Young Lives eBook

This eBook from the Gutenberg Project consists of approximately 267 pages of information about Young Lives.

Young Lives eBook

This eBook from the Gutenberg Project consists of approximately 267 pages of information about Young Lives.

“After thirty,” he would say, “the happiest life is only history repeating itself.  I am no cynic,—­far from it; but the worst of life is the monotony of the bill of fare.  To do a thing once, even twice, is delightful—­perhaps even a third time is successfully possible; but to do it four times, is middle age.  If you think of it, what is there to do after thirty that one ought not to have achieved to perfection before?  You know the literary dictum, that the poet who hasn’t written a masterpiece before he is thirty will never write any after.  Of course, there are exceptions; I am speaking of the rule.  In business, for example, what future is there for the man who has not already a dashing past at thirty?  Of course, the bulk, the massive trunk and the impressive foliage of his business, must come afterwards; but the tree must have been firmly rooted and stoutly branched before then, and able to go on growing on its own account.  The work, in fact, must have been done.

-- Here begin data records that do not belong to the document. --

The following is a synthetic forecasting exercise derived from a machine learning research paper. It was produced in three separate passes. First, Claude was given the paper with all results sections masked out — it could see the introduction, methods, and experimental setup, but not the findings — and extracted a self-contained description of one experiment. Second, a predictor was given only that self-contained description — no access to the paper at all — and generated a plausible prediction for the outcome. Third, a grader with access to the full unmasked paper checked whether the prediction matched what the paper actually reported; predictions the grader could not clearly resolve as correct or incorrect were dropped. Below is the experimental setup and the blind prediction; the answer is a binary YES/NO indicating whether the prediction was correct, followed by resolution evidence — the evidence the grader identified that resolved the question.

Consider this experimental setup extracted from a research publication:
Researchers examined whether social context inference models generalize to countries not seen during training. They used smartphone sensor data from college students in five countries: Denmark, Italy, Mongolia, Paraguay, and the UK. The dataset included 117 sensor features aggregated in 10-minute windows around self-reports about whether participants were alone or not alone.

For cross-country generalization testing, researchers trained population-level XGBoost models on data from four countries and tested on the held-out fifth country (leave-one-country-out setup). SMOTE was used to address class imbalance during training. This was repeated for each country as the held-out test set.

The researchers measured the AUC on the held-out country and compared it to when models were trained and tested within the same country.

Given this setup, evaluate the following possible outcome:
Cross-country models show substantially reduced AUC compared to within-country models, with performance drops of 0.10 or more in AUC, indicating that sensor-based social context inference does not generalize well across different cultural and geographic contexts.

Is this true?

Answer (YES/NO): NO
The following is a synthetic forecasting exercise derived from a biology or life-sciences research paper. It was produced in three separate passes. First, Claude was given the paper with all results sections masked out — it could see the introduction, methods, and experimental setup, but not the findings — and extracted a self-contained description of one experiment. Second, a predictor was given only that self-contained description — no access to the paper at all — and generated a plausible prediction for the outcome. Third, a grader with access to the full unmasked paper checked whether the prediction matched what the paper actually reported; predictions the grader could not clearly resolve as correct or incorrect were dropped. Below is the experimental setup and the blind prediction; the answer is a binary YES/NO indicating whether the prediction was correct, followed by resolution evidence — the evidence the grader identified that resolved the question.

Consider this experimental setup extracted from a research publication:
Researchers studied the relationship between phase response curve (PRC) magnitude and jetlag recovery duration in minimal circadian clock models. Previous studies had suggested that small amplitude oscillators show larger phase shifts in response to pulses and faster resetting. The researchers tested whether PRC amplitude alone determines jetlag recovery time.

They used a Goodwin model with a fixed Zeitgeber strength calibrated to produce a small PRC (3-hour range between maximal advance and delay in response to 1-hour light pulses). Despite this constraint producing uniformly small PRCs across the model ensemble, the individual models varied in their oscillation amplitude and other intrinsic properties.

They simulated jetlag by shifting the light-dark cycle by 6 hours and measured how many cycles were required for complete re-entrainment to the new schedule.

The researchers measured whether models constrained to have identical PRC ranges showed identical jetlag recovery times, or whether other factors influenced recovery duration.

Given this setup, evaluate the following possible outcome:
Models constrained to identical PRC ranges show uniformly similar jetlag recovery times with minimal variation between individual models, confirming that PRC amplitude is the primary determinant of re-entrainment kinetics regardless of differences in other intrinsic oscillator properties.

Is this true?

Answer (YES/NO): NO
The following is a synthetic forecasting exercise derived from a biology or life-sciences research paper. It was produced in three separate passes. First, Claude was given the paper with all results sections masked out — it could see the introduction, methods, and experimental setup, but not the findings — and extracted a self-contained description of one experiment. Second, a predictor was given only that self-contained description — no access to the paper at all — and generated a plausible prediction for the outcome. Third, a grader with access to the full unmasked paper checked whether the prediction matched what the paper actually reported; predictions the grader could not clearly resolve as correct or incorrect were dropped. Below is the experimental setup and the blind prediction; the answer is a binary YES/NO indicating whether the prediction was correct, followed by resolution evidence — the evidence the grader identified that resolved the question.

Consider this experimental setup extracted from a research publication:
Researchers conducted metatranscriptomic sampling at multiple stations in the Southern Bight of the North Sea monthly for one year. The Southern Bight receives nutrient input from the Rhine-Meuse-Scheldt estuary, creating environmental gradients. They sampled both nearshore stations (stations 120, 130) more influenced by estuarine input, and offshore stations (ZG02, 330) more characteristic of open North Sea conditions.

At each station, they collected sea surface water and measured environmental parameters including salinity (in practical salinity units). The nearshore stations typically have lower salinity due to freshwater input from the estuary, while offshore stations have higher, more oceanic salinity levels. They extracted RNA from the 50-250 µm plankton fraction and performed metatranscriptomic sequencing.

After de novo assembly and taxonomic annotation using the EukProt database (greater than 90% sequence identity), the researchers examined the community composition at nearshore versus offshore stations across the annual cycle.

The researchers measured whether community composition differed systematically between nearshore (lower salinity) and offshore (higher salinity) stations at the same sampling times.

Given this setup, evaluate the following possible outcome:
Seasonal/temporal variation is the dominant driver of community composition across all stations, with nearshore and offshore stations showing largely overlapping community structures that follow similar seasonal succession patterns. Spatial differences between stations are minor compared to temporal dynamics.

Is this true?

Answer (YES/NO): NO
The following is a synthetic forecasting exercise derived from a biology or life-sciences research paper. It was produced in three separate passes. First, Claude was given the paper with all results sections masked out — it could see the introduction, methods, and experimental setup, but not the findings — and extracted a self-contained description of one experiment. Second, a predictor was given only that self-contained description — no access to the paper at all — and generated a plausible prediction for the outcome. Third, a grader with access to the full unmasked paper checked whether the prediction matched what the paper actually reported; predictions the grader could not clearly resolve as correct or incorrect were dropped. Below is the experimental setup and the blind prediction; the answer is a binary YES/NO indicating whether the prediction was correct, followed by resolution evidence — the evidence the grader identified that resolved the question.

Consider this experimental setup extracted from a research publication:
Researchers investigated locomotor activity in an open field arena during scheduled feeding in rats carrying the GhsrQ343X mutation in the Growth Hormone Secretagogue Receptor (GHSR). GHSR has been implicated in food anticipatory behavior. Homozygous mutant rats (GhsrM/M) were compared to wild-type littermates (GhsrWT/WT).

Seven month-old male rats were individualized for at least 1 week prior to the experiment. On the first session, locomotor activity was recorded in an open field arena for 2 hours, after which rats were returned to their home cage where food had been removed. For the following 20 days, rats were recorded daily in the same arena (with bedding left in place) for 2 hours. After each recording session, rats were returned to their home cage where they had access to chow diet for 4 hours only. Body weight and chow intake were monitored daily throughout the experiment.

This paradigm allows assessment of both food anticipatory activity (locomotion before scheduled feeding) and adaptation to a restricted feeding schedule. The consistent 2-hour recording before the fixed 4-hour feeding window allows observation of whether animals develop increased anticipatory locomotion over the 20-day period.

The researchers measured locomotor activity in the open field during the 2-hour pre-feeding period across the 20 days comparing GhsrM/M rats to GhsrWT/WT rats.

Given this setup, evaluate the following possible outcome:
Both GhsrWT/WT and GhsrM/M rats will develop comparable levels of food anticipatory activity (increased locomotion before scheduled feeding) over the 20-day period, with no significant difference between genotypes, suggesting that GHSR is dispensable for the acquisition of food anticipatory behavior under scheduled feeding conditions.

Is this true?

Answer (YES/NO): NO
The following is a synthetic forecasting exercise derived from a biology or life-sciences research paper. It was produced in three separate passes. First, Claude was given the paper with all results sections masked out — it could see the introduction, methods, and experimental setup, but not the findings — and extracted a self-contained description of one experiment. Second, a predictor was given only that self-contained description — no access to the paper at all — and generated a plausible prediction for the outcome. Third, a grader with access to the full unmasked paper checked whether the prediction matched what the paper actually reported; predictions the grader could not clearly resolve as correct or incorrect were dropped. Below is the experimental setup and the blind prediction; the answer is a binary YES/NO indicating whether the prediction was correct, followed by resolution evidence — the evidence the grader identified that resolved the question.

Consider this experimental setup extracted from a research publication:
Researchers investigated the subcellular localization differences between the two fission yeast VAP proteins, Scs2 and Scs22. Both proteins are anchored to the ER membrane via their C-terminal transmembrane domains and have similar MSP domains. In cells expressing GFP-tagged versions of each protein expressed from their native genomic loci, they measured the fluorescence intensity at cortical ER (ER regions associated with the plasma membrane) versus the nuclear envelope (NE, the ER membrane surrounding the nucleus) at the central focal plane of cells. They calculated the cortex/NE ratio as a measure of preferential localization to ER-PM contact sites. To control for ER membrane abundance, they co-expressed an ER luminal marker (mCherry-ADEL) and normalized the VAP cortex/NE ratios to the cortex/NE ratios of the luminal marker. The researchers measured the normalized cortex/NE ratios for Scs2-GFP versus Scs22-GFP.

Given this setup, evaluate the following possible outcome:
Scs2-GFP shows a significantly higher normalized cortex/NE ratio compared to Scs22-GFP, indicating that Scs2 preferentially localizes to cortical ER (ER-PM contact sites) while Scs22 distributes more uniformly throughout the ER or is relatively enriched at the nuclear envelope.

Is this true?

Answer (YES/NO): YES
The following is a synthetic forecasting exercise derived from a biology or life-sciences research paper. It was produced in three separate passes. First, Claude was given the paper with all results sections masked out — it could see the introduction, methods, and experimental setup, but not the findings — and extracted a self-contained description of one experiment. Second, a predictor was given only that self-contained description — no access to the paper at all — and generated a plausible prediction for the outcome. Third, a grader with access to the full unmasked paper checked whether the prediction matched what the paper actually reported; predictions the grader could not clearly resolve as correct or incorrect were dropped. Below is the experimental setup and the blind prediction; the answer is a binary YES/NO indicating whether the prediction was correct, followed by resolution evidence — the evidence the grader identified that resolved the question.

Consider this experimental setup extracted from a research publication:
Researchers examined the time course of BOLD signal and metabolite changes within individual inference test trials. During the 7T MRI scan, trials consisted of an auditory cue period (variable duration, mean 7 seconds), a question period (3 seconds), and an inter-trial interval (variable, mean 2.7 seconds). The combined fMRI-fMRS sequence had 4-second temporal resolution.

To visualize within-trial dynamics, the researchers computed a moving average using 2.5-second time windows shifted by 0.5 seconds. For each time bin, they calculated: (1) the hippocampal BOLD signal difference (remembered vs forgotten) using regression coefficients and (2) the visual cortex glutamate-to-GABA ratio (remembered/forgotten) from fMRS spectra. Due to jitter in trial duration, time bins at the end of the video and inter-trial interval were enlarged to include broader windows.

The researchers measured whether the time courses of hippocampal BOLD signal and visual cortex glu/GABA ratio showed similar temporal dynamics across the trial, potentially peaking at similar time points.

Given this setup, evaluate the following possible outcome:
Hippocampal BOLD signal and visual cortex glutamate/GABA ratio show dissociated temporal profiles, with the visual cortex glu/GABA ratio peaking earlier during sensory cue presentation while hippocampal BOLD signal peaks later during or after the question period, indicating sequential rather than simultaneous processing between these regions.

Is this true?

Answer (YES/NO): NO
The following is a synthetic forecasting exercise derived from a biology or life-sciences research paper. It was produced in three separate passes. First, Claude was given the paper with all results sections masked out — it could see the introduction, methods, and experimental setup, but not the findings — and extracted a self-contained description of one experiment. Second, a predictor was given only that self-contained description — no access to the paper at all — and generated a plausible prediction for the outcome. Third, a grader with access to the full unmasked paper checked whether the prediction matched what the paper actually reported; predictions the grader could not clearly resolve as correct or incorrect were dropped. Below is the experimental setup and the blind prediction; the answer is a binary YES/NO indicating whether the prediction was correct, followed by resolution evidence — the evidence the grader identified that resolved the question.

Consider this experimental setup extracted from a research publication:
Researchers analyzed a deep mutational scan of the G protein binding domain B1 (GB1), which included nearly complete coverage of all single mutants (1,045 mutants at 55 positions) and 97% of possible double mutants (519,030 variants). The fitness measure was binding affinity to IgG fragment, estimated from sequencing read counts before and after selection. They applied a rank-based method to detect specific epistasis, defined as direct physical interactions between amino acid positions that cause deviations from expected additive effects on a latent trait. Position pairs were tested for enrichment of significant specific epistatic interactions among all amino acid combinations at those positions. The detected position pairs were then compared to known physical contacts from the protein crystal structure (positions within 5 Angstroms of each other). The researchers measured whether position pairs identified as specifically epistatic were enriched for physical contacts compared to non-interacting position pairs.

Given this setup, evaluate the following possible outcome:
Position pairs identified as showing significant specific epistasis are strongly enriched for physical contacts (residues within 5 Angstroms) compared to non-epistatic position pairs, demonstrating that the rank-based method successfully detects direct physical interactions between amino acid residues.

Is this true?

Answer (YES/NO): NO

“Take perhaps the only thing really worth doing in life,” and Gerard perceptibly saddened.  “That is, marrying a woman you love, or I should say the woman, for you only really love one woman—­I’m old-fashioned enough to think that,—­well, I say, marrying the woman you love, and bringing into the world that miracle of miracles,—­a child that shall be something of you and all her:  that certainly is something to have done before thirty, and not to be repeated, perhaps, more than once before or after.  She will want a boy like you, and you will have a girl like her.  That you may easily accomplish before thirty.  Afterwards, however, if you go on repeating each other, what do you do but blur the individuality of the original masterpieces—­though,” pursued Gerard, laughing, always ready to forget his original argument in the seductiveness of an unexpected development of it, “though, after all, I admit, there might be a temptation sometimes to improve upon the originals.  ‘Agnes, my dear,’ we might say, ’I’m not quite satisfied yet with the shade of Eva’s hair.  It’s nearly yours, but not quite.  It’s an improvement on Anna’s, whose eyes now are exactly yours.  Eva’s, unfortunately, are not so faithful.  I’m afraid we’ll have to try again.’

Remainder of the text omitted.